Quoted text:
<<<<
There's a huge number of options at this point really. Even the pressure you press at is a very personal thing, and then you can take into consideration going straight into barrel or tank, with your malo bugs. Depends on your equipment too. 

Out of interest, what kind of press are you using?


----------



## Tim F (29/3/10)

Thanks for the replies guys,

TBH I don't have the TA written down here but the pH was 3.6 and gravity 1.112 (just using my brewing hydrometer) which = 26.5 Brix/14.7 Baume. For the main batch we were planning on not leaving on it the skins for too long to get something we can drink sooner rather than later, so I will just stick to that plan and rely on sampling over the next few days to figure out when to press it, prob close to when primary is finished. Just had a moment of doubt after googling too much 

Our presser is a huge one that is in the extended Italian family (not my side) and does the rounds every season. I'll take a pic next time if you like though! I think that sentence ran on a bit, just been sampling last years merlot which I have to say is just bloody lovely.

I'm actually doing a split batch of the Shiraz, I have enough in another small fermenter to fill a carboy but I'm planning on leaving this one on the skins for 3-4 weeks (keeping it under CO2) and cellaring it for a bit longer. Should be interesting.


----------
>>>>
Information supplied:
<<<<
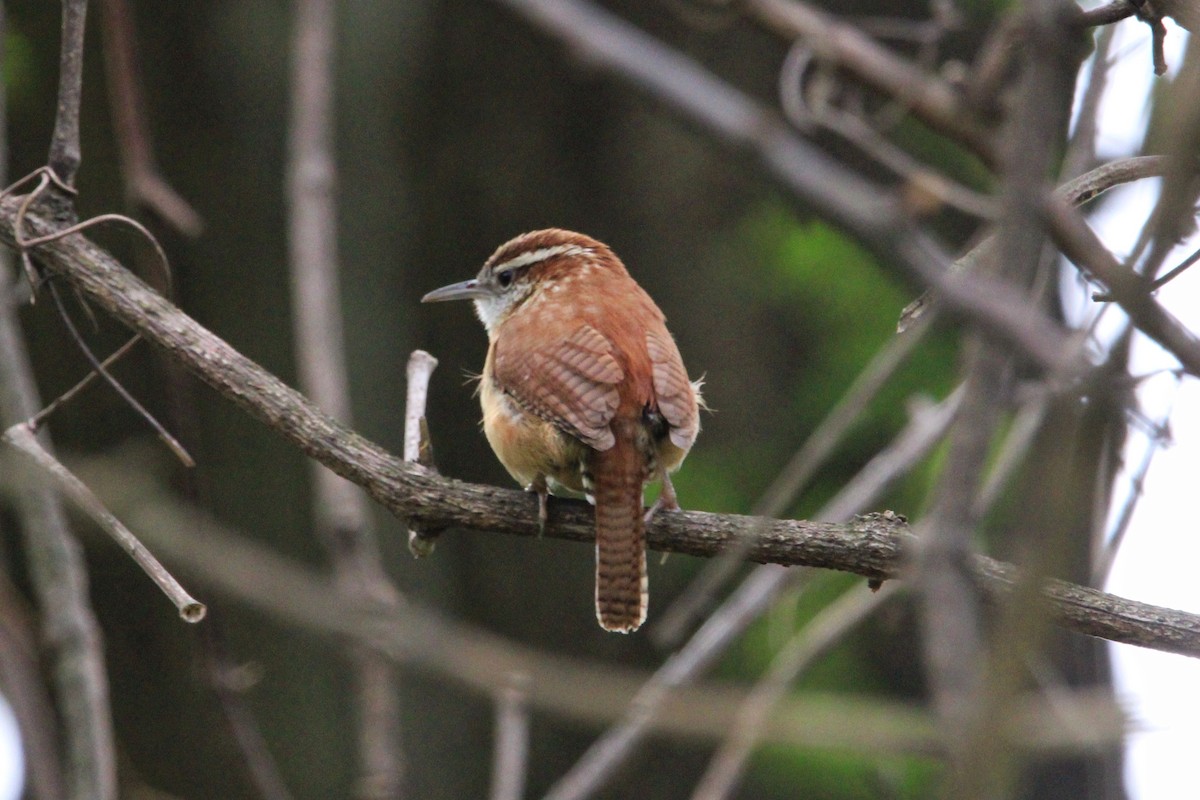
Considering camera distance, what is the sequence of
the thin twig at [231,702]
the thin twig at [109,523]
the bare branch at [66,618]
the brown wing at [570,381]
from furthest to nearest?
the brown wing at [570,381]
the thin twig at [231,702]
the bare branch at [66,618]
the thin twig at [109,523]

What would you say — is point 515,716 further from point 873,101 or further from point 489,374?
point 873,101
>>>>
Required task 1:
In the winemaking thread, how long does Tim F plan to leave the second, smaller Shiraz batch on the skins?
Required task 2:
Write out everything in the winemaking thread from "There's a huge" down to "are you using?".
The entries are separate material and have nothing to do with the winemaking thread.

Exercise response 1:
3-4 weeks

Exercise response 2:
There's a huge number of options at this point really. Even the pressure you press at is a very personal thing, and then you can take into consideration going straight into barrel or tank, with your malo bugs. Depends on your equipment too. 

Out of interest, what kind of press are you using?